Inner Security (Mind Shift #3): From status to relatedness
How pulling rank is losing its weight
This essay is the final one in a four-part series; it continues from the previous installment: Inner Security Mind Shift #2: From Power to Resilience. If you are enjoying reading my writing, please support me to continue this offering by becoming a paying subscriber today.
In addition to money and power, status is another thing that we traditionally use to anchor our sense of security in the world. The process of social ranking and maneuvering for rank-based advantage is most likely operating — at least in the background — of any group setting. Whether we are aware of it or not, as social creatures, we are constantly posturing and positioning.
As soon as we walk into a room full of people, or enter an online space where there’s a group configuration, the first thing that we do is look around, scan our environment and assess the situation. We check to see who is familiar and who is unknown. We gauge who might be a potential friend versus a potential foe. We note who the leader or the teacher or the “alpha” member of the group is. We know intuitively which group members are higher status and which ones are lower status.
Status is our systemic way of comparing ourselves to those around us, and it is the natural way we humans tend to position, rank, file, and organize ourselves, relationally speaking. It is social standing. Our status is always relative to a group, or collective field. The status we have as an individual within a group can be tied to things like money or power but it can also be based on things like role, seniority, gender or ethnicity.
What underlies status seeking behavior (and along with that, awareness and vigilance around positioning) is the basic assumption of hierarchy. It is rooted in the idea that some people are better, or more valuable, or somehow more important than other people. Some people simply matter more than others; that’s what status says. It’s critical to grasp that layout of high-status and low-status individuals to know how to navigate. The rules of the road tell us to prioritize the needs and preferences of high- status people and sacrifice those of low-status people.
It’s not hard to imagine how we might pin our sense of security to status. Naturally, we expect that those who enjoy a higher rank or higher regard can (theoretically) command more resources or have greater control over outcomes than others without the same level of status. Some people are born with advantages in the status game. We might call this inborn advantage, our privilege. If we were born with a winning lottery ticket for certain characteristics that happen to be associated with high status, then we’re already ahead of the pack, through no merit of our own. It seems unfair, but is it insecure? It seems like if we source our security from status, we can pretty much count on it, if we’re born with a lot of the things that determine it.
That is, assuming of course that the rules of the game don’t change…
The world is so volatile and uncertain now. Any marker of status that puts us into an advantaged category can easily be flipped and put us into a disadvantaged class instead. Imagine for example, that you come from a long line of wealthy landowners that has made its fortune from cotton farming for many generations. That has status advantages, until it doesn’t. One day the government comes along and prohibits slavery, taking away your main source of labor, and then even decides to levy an additional tax, for the privilege of being able to own land and property.

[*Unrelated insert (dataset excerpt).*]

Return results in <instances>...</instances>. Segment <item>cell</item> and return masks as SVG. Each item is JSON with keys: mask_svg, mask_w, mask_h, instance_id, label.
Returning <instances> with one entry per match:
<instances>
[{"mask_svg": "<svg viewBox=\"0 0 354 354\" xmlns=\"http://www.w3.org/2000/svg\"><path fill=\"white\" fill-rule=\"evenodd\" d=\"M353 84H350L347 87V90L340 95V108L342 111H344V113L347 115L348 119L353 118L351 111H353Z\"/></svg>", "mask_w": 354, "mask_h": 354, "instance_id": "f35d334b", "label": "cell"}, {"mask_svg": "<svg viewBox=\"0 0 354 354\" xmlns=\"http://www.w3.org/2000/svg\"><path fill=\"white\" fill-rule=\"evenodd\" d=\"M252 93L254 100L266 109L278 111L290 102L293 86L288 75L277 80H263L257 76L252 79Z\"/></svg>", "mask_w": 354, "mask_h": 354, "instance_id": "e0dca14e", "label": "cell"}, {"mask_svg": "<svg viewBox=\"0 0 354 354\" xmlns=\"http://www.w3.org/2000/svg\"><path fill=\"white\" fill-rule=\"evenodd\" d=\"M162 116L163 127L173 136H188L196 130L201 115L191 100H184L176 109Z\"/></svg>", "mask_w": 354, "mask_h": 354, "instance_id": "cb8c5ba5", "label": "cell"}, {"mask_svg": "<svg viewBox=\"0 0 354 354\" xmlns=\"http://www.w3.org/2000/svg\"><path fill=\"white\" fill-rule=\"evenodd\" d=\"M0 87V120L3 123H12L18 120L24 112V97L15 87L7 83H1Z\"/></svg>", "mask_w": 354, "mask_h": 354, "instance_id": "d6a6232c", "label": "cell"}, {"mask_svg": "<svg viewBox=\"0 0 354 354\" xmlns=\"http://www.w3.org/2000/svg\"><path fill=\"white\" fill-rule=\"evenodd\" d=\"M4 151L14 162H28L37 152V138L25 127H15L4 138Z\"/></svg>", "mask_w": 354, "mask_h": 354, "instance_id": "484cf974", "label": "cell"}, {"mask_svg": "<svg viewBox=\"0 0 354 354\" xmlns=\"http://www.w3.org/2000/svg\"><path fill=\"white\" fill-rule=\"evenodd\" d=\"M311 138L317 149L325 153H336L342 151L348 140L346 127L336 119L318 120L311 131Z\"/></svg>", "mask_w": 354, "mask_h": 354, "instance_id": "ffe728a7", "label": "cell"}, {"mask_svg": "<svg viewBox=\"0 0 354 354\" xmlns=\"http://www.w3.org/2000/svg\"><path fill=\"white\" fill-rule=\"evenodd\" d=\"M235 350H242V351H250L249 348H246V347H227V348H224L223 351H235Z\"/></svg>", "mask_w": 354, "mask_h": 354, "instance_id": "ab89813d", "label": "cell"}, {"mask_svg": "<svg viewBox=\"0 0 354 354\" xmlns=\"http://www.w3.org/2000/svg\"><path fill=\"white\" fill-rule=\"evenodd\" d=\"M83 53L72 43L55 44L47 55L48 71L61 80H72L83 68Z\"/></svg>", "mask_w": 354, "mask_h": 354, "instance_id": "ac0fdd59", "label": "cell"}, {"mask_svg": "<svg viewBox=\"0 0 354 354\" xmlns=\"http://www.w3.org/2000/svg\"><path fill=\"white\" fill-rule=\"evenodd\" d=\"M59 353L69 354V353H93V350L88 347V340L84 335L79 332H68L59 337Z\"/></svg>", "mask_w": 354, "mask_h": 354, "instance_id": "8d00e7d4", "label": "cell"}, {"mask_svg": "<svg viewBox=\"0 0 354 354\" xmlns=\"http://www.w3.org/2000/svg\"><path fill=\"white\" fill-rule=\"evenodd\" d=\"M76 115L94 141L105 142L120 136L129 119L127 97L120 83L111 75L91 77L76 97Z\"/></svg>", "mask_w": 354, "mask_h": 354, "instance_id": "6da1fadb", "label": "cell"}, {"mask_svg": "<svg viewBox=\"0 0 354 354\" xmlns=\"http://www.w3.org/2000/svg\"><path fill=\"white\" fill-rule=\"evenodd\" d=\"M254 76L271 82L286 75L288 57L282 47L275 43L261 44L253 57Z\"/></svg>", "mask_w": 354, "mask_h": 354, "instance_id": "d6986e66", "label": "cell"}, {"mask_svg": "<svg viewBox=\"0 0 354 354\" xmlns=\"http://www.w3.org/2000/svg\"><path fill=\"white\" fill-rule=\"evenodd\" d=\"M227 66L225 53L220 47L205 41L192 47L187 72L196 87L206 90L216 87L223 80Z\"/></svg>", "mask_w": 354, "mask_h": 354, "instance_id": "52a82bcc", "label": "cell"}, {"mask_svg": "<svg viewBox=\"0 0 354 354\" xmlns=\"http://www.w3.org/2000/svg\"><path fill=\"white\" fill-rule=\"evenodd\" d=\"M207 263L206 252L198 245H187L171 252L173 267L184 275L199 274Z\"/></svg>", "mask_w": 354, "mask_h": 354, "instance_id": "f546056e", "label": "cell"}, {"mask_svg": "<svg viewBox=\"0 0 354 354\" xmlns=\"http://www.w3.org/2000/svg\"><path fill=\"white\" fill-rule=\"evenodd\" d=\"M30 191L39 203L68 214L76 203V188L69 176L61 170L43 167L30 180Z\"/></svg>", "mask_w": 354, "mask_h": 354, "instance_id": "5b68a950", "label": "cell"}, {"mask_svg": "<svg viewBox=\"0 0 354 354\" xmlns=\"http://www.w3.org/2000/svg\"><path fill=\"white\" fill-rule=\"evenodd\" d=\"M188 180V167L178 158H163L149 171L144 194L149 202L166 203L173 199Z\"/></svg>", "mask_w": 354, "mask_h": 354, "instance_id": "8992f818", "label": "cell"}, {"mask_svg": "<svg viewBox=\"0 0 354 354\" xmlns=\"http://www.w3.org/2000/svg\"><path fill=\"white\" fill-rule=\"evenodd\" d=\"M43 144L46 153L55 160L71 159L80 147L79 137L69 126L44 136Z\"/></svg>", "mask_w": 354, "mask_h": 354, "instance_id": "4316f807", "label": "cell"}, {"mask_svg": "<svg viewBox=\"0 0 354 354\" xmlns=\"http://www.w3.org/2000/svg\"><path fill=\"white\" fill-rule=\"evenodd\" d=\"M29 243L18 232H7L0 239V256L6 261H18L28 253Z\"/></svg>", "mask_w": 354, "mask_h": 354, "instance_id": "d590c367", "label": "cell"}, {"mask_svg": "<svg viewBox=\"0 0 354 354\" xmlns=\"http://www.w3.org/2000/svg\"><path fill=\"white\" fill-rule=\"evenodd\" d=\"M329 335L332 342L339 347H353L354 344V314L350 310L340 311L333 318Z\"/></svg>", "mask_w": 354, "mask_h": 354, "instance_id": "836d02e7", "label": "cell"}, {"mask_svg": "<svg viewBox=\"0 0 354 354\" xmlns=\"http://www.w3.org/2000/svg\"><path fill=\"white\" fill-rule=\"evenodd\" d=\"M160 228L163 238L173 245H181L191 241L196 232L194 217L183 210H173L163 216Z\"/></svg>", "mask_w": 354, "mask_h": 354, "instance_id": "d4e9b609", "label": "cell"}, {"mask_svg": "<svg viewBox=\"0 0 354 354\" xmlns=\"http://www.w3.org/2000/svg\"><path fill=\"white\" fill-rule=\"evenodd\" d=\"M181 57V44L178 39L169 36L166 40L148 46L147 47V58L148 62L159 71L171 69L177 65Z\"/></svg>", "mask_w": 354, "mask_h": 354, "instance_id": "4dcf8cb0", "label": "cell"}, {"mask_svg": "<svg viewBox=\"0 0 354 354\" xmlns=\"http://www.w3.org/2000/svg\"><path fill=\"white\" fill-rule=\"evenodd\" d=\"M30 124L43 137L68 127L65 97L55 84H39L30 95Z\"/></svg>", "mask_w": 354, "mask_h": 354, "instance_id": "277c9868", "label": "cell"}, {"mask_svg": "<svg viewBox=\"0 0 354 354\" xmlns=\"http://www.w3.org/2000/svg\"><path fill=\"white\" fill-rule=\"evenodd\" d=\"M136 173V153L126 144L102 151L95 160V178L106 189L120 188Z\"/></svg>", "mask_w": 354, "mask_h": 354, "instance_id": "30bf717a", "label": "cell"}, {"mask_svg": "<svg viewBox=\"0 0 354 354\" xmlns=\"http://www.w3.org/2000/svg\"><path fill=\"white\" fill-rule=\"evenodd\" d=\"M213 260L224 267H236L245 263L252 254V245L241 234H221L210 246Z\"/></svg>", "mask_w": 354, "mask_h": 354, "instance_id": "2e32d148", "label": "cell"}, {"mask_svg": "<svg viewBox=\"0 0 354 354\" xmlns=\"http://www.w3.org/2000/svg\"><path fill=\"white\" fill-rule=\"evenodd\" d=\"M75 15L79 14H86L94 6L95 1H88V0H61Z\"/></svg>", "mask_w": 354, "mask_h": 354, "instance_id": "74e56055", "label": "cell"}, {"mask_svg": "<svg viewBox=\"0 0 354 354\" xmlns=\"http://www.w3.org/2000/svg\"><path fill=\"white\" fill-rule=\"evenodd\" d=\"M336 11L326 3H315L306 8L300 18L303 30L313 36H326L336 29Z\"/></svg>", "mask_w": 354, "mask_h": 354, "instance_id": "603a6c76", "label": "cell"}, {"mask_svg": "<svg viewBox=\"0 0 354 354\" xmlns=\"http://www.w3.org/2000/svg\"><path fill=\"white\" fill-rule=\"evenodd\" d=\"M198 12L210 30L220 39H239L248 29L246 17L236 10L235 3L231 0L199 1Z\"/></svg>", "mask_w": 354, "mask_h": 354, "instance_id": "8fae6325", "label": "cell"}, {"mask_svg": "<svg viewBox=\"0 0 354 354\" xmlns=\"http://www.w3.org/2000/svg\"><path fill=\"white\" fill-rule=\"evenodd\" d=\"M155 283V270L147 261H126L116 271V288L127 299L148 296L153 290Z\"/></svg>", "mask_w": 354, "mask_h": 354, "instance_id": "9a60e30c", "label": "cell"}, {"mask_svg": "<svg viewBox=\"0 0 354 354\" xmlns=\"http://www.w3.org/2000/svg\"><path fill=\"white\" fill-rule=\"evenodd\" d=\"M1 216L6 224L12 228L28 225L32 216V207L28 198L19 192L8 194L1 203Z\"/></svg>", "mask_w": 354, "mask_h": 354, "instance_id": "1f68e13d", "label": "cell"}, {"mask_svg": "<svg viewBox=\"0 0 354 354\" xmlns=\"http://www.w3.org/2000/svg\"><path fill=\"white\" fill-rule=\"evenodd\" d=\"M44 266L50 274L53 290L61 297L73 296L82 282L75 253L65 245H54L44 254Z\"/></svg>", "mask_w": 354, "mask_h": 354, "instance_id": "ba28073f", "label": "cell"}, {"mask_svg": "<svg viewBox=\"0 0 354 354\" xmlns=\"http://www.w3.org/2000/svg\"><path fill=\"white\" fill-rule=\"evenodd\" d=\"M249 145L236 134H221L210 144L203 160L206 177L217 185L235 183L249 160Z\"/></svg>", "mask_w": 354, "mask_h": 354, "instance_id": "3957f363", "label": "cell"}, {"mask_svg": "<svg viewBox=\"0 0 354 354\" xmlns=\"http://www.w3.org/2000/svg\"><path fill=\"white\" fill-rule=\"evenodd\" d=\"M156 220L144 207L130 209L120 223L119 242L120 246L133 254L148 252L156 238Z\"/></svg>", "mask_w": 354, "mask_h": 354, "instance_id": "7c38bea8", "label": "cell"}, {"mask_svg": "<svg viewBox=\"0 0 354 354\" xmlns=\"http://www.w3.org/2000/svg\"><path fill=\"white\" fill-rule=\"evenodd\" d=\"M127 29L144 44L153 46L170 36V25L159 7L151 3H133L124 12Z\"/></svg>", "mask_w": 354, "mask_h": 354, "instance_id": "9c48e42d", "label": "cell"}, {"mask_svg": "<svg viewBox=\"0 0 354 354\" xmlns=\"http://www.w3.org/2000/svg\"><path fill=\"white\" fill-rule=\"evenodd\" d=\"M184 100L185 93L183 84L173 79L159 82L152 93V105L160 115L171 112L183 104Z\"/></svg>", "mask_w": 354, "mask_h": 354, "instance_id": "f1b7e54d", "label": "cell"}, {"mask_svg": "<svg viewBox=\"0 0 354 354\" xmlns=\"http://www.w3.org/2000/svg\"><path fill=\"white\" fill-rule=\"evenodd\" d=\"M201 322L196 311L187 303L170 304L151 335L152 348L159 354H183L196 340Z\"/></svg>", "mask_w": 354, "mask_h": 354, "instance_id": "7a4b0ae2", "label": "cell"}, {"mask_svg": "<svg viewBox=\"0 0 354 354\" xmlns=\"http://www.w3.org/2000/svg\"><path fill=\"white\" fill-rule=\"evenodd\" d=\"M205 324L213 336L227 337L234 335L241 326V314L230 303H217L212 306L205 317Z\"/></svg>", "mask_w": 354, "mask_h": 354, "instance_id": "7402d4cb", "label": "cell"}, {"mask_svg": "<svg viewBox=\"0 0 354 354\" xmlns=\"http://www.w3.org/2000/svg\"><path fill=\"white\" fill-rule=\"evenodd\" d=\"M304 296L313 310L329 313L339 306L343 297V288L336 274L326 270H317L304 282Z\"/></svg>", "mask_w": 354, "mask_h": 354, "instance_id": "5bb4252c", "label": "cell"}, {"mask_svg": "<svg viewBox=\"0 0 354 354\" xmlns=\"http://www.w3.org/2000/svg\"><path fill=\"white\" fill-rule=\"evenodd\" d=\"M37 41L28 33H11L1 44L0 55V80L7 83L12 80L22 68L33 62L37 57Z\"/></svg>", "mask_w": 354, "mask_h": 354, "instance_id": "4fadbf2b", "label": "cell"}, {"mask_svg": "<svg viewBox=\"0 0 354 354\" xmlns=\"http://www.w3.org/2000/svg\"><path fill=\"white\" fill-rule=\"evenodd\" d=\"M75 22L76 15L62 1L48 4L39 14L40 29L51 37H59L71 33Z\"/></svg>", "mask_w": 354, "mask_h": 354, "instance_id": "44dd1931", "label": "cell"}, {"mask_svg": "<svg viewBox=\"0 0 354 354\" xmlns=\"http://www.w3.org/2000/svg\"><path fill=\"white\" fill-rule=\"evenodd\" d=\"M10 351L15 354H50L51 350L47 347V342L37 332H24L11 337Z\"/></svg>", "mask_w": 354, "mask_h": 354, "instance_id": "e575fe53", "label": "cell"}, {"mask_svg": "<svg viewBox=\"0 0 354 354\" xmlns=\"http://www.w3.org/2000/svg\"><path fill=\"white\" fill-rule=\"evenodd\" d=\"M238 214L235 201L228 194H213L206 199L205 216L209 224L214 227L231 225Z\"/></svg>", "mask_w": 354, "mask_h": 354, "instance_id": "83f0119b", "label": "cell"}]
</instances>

We can see that status is not a reliable source of security. So then what is the inner-sourced version of status? When I first wrote about this third pillar of inner security, I referenced it as being relationships. But I have since realized that that is not quite right either. Now I see it not as relationships, but as relatedness. If we have a strong sense of relatedness, we will tend to have better, stronger relationships. But relationships are still the outer manifestation of the inner quality.
If we assume equality as our fundamental operating principle rather than hierarchy, then the idea of status instantly evaporates into irrelevance. What remains to connect us in the web of interdependence is relatedness. In other words, there is a return to the recognition of self in the other, of other in the self. I am another you. You are another me. The spiritual realization of Oneness, played out between human and human in the way we engage and exchange with each other.
Relatedness is what greases the wheels of the new economy. It helps us by unsticking the scarcity-induced tendency to calculate and withhold from neighbors, or to conquer and extract from customers and suppliers. As residents of the same global Earth village and members of the same human family, we look after each other and we are looked after by each other.
Many of us buy insurance plans from soulless corporations that gladly take our premium payments, and then do everything they can do to avoid paying up when we call them up in our crisis moment. What if instead, we bought social insurance instead? In other words, relatedness reminds us to make deposits into the revolving account of our local community, so when we’re doing well we help others, and we generate the goodwill within that community, to care for us when we’re the ones who are down and out.
To create healthier exchanges in the new economy, we need to tend to the way we connect and relate with each other as human beings. Remembering relatedness is what gives the process of exchange its generatively. It allows us to share resources and experience more abundance, as we make the act of exchange into a sacred act of creation. Inner security is sourced from this essential truth: that when we are rooted in relatedness, one cannot succeed without the accompanying desire to support those with less, and one cannot fall down without feeling held by community.
Outsourcing security to money, power, and status leaves us feeling insecure, because we are counting on idols that are never a sure thing. Ultimately, inner security comes from recognizing what is here already. We don’t need to rely on the false promises of money, when we remember that we are full of untapped resource. We don’t need to strive for power over others, when we remember that resilience equips us to weather anything. We don’t need to count on status to ensure our future, when we remember that relatedness keeps us safe within the web of humanity.